■ **What the task requires**: Each line from the one containing "bounding boxes (frame 2" through the last line of the records below is to be set down exactly; the rest stays out.

■ **Stored data**:
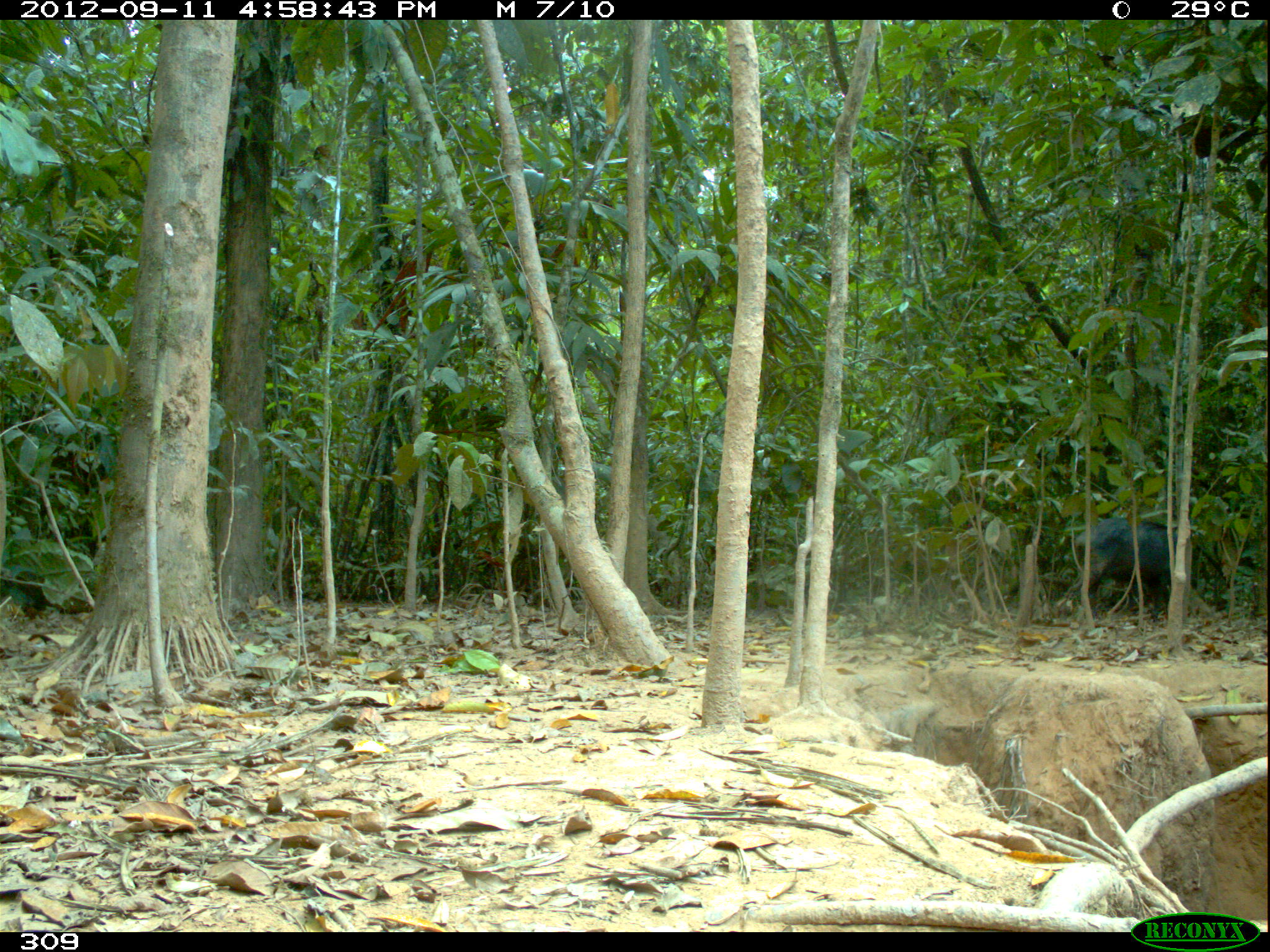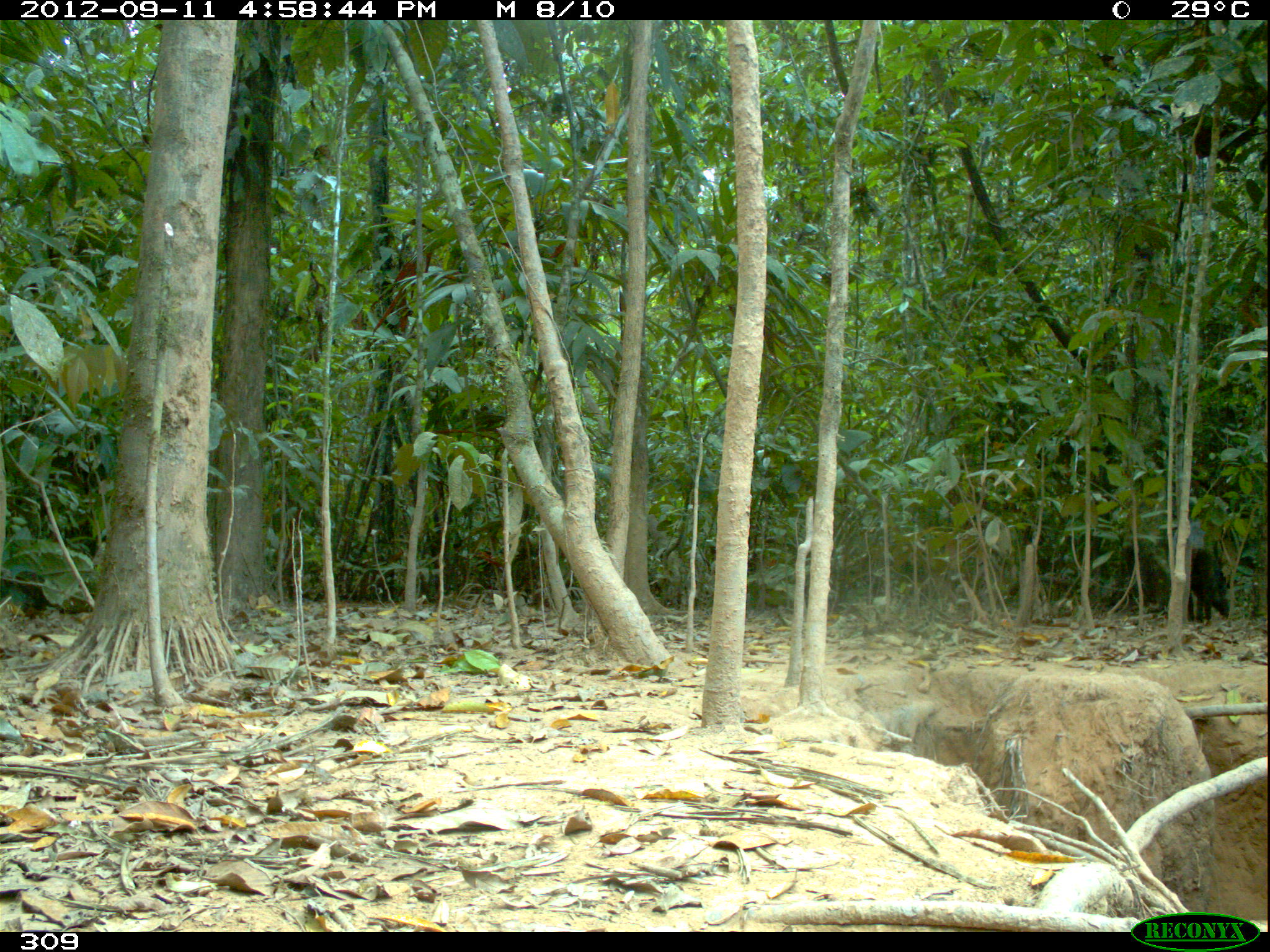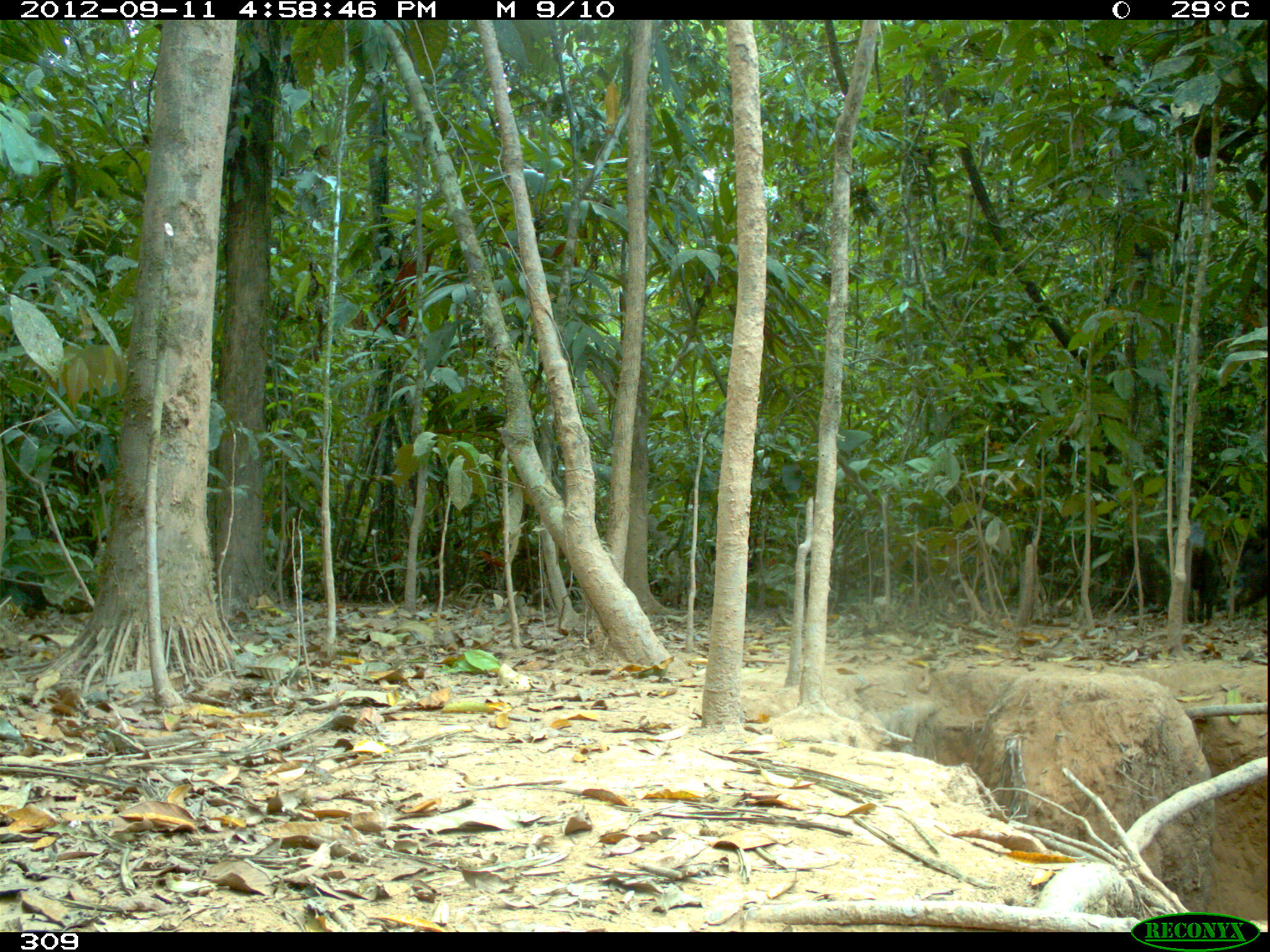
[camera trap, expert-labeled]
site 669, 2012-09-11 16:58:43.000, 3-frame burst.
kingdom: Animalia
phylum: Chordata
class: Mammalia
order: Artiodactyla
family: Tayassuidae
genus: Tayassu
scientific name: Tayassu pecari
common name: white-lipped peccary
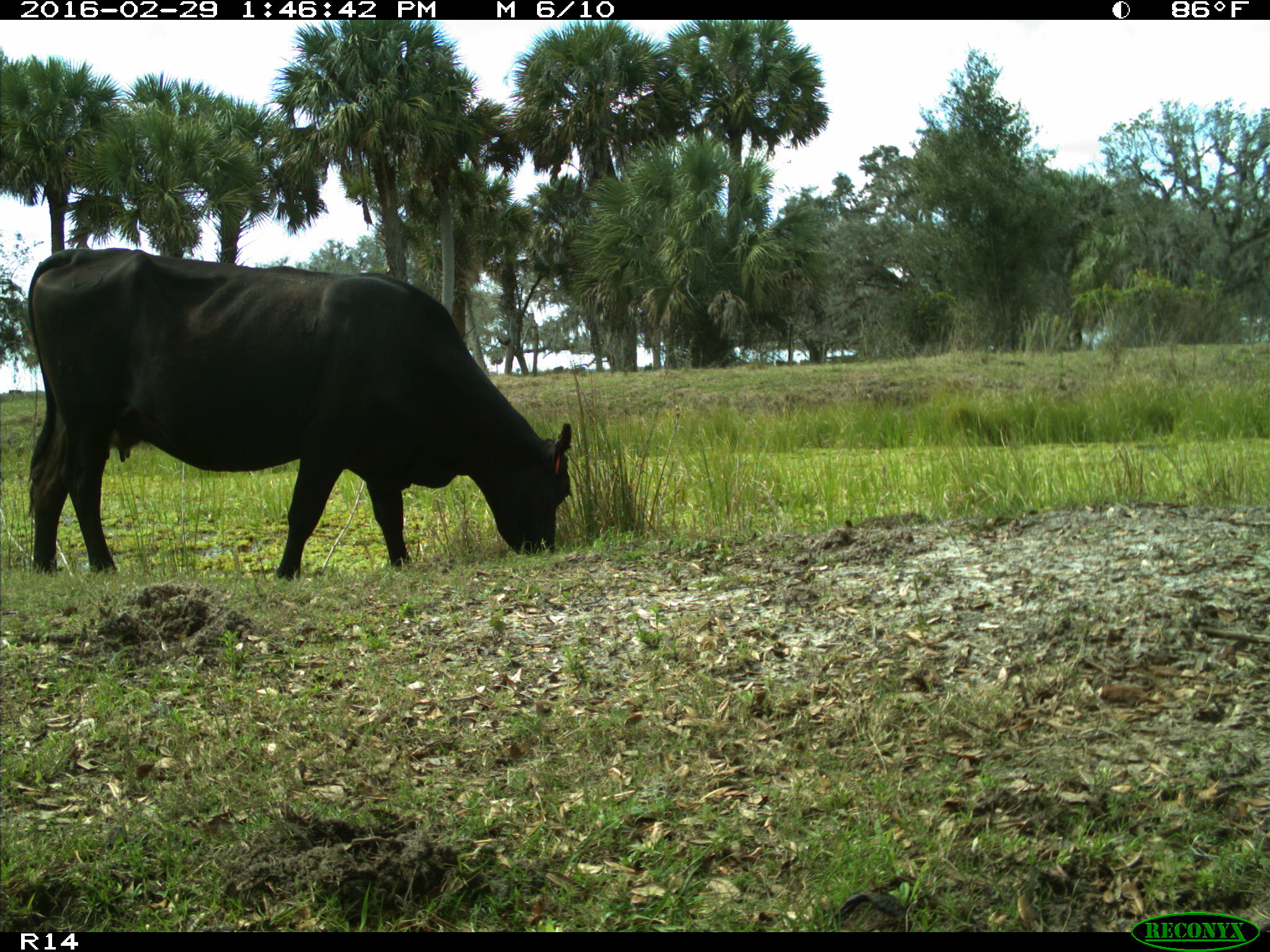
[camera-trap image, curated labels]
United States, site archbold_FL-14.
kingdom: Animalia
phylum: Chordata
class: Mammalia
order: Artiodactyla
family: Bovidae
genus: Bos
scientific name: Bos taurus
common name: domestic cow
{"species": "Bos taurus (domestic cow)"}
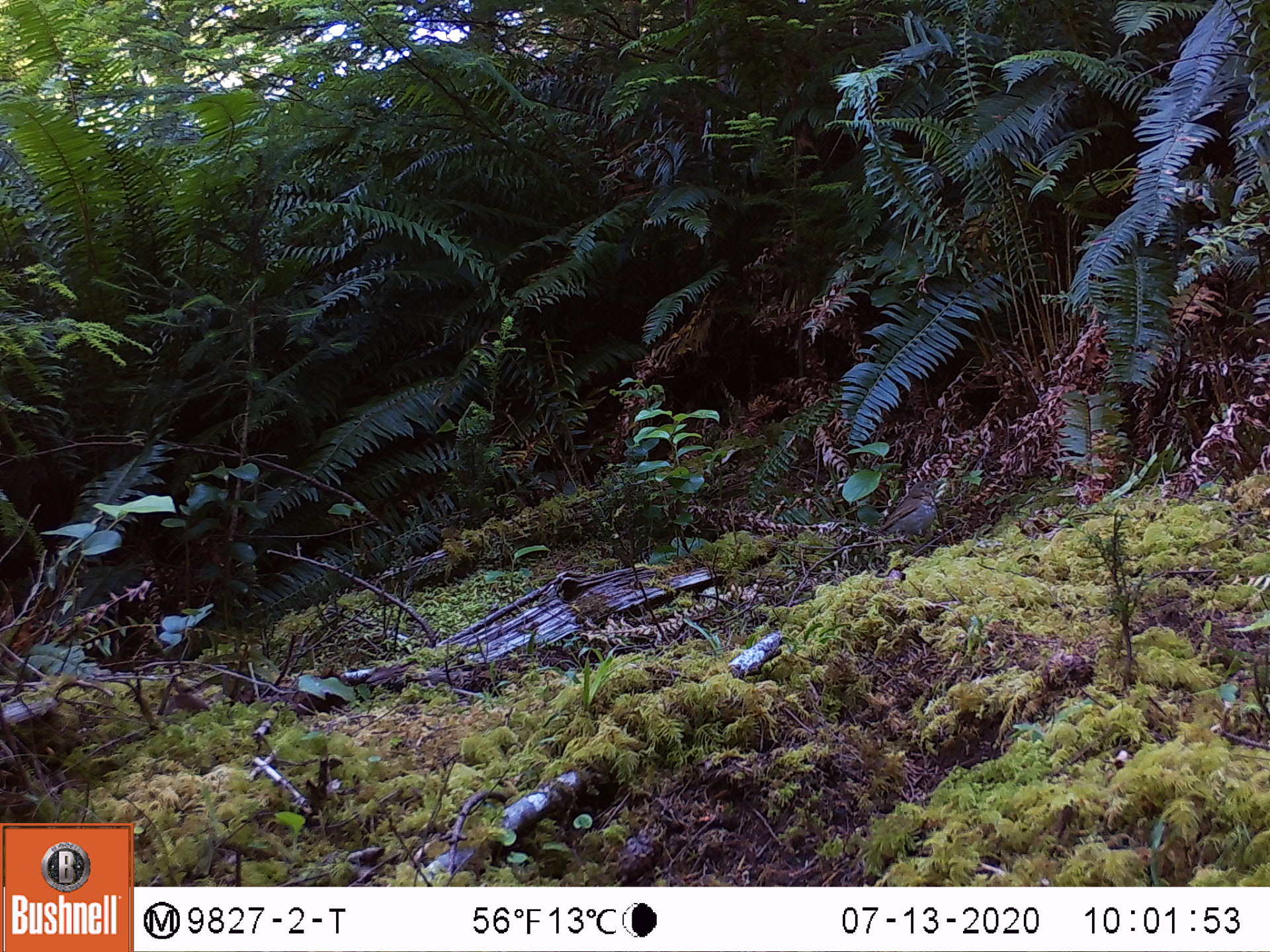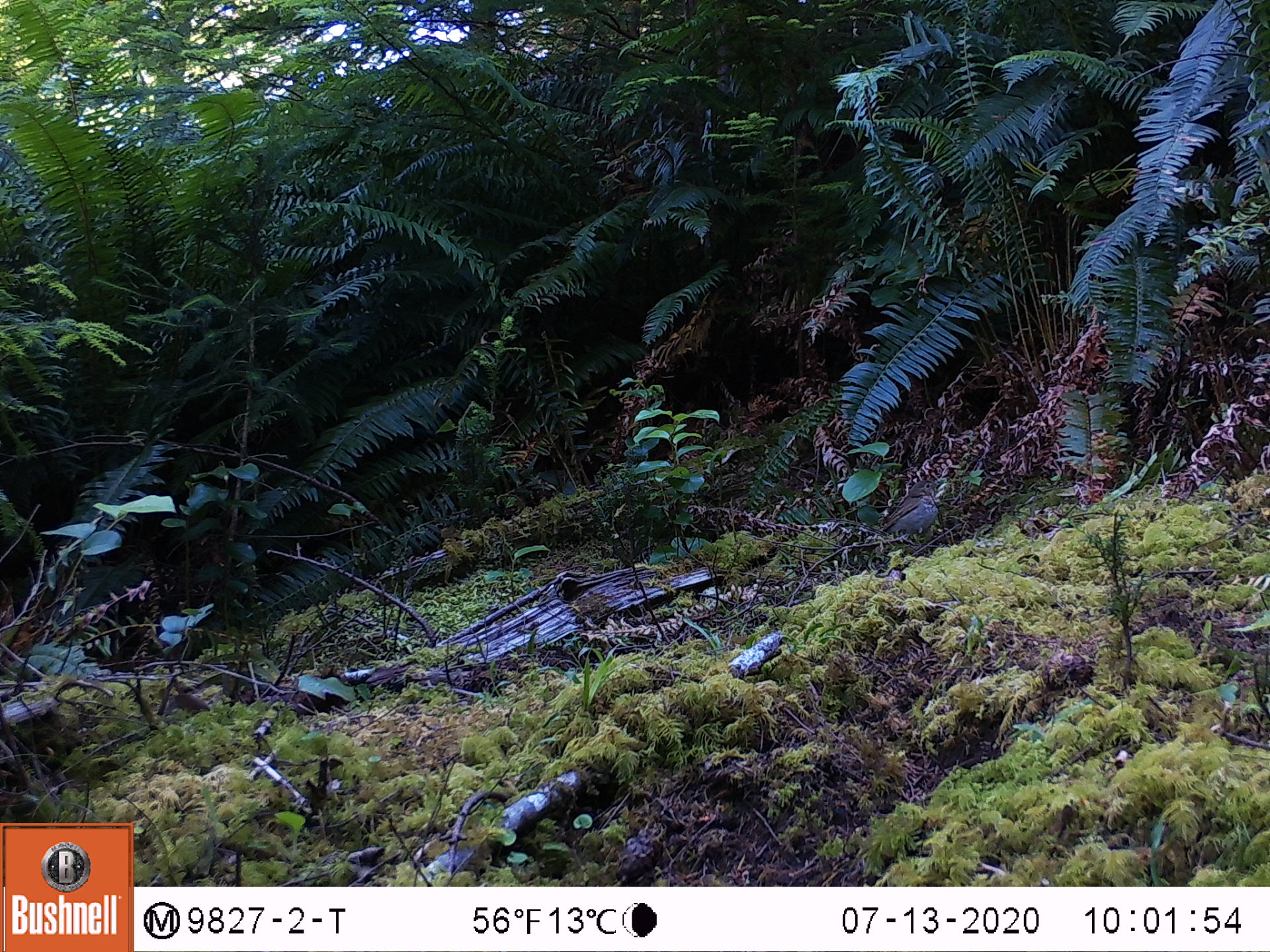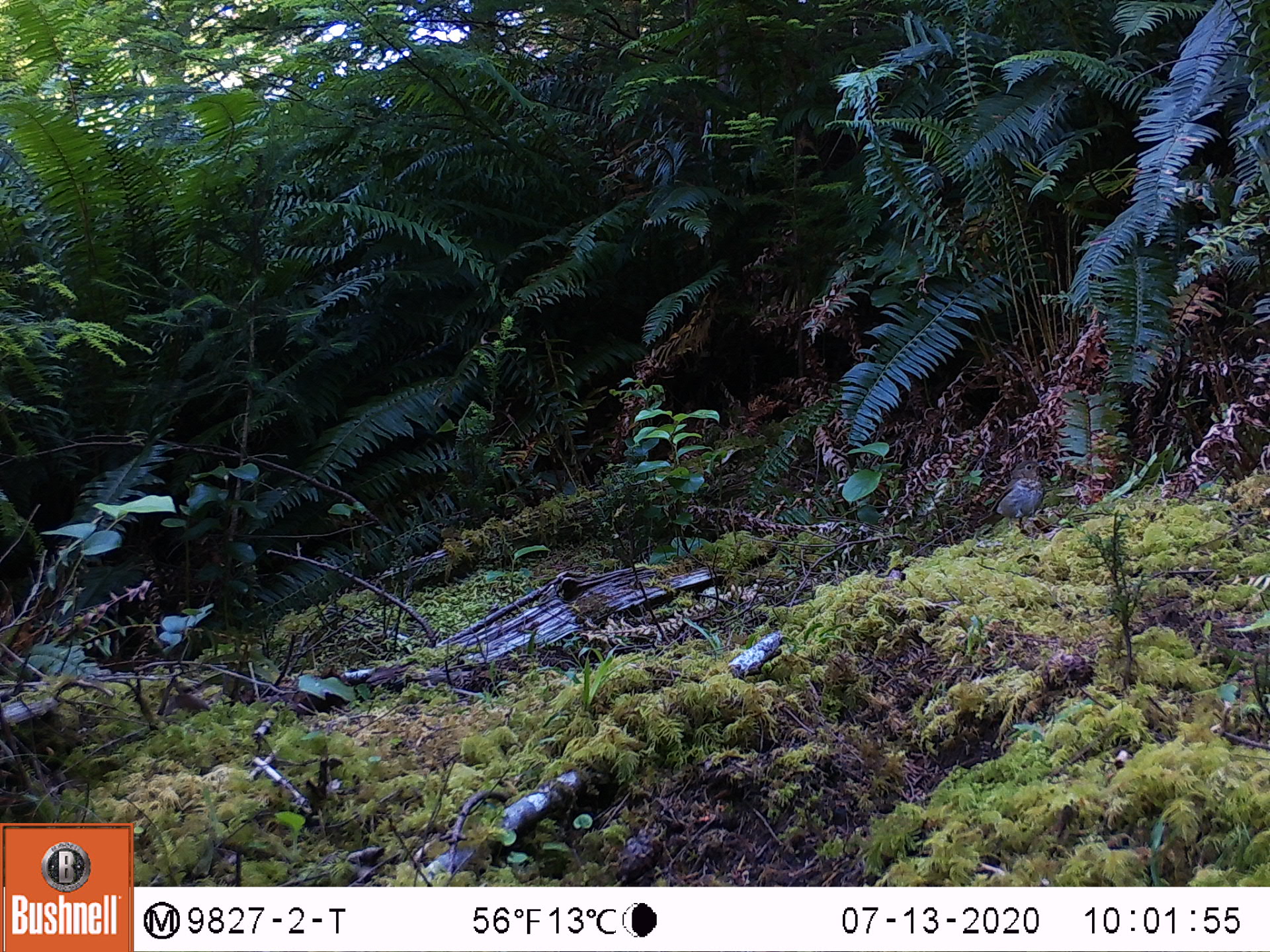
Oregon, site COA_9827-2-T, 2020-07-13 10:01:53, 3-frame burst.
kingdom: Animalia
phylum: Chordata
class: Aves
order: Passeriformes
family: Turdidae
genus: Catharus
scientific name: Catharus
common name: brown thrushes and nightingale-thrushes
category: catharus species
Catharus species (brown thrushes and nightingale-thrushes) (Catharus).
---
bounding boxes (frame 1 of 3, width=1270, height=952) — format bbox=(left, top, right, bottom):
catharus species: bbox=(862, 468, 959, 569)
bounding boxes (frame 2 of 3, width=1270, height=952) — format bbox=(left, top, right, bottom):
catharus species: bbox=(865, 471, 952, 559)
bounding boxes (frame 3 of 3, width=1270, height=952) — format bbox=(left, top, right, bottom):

■ **Output**:
bounding boxes (frame 2 of 3, width=1270, height=952) — format bbox=(left, top, right, bottom):
catharus species: bbox=(865, 471, 952, 559)
bounding boxes (frame 3 of 3, width=1270, height=952) — format bbox=(left, top, right, bottom):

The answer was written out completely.